The world is upside down again: Banks are walking away while homeowners are staying to fight for their neighborhoods.
That’s what the team at Oppenheim Law realized after watching 60 Minutes’ latest piece on the foreclosure crisis. This time Scott Pelley focused on a neighborhood in Cleveland where officials has resorted to tearing down what were once perfectly good homes.
Why? Because the banks that control the homes have been acting as terrible irresponsible neighbors. The end result is too many neighborhoods are littered with abandoned properties, many of which have been stripped to the bone by thieves. As many as 25 percent of these homes are now empty, according to Pelley. These neighborhoods, of which there are far too many, have fallen into a state of disrepair, where a total tear-down is the only option.

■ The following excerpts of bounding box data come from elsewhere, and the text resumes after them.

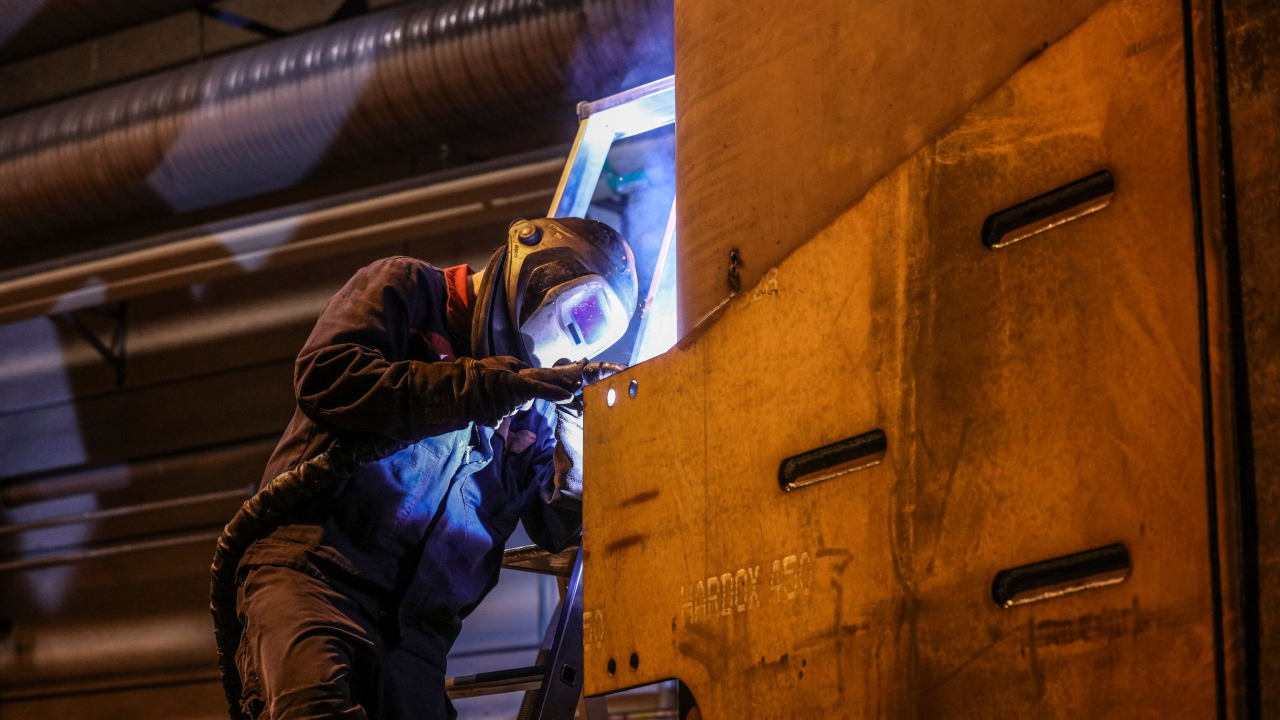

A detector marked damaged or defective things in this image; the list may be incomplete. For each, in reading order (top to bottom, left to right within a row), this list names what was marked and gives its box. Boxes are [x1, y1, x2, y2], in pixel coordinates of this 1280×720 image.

rusty steel surface [675, 0, 1105, 330]
rusty steel surface [583, 0, 1228, 712]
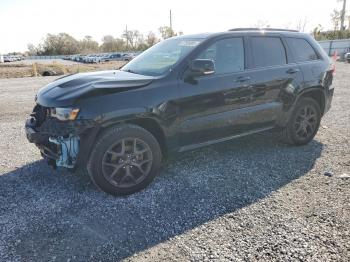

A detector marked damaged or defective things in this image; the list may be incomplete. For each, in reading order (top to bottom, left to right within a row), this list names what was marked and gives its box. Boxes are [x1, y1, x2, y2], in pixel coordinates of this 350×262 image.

damaged front end [24, 104, 96, 170]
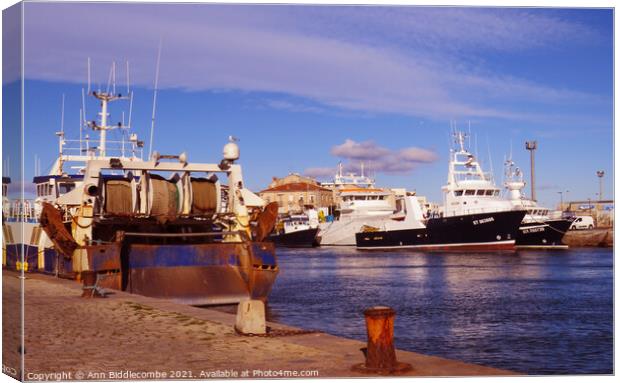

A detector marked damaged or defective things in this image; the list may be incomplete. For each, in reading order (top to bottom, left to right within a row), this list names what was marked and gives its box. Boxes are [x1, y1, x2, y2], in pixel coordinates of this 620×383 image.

rusty bollard [80, 272, 104, 298]
rusty bollard [354, 308, 412, 376]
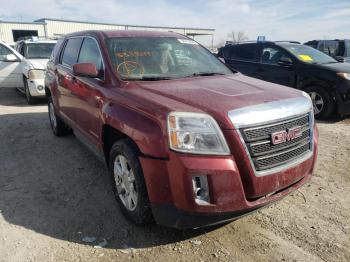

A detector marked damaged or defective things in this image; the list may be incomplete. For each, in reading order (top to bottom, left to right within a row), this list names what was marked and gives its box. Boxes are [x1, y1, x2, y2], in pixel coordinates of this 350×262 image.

damaged vehicle [45, 30, 318, 227]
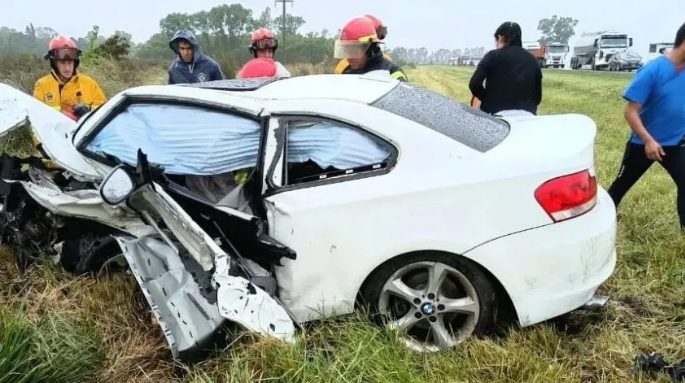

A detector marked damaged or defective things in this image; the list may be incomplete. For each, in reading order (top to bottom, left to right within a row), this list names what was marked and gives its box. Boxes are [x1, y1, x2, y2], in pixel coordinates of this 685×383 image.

wrecked car [0, 75, 616, 360]
crumpled metal panel [368, 82, 508, 153]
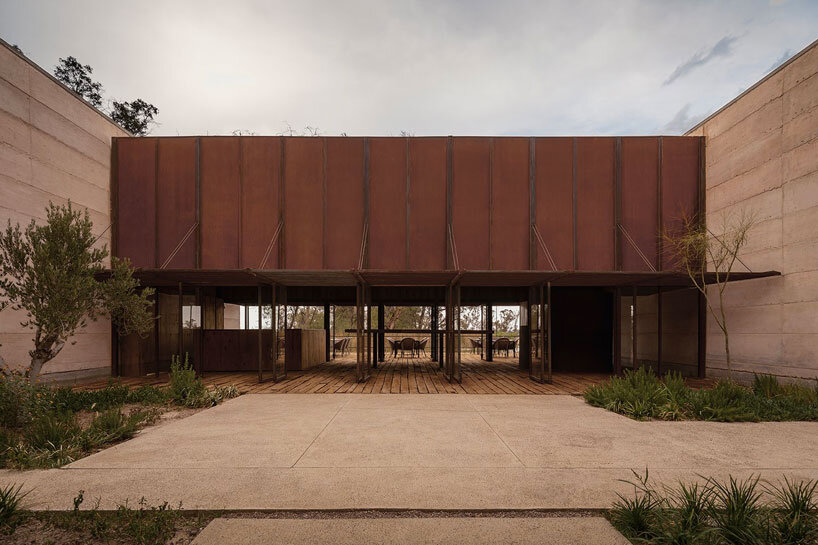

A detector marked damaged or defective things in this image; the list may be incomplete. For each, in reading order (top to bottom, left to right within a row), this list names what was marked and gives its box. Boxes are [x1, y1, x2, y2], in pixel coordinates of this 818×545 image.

rusted metal facade [113, 136, 700, 272]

You don’t have to be underwater to get splashed
Probably the most disturbing revelation to come out of the 60 Minutes story was the foreclosure crisis has impacted all homeowners, regardless of whether they are in danger of losing their homes or not. In fact their homes didn’t even need to be underwater to feel the pinch of the housing mess.
With countless homes now empty and transformed into eyesores, those who remain are seeing their property values sink faster than the Titanic. People are left with homes that are virtually worthless and unsellable, so even if they wanted to buy a home somewhere else, it’s unlikely they could.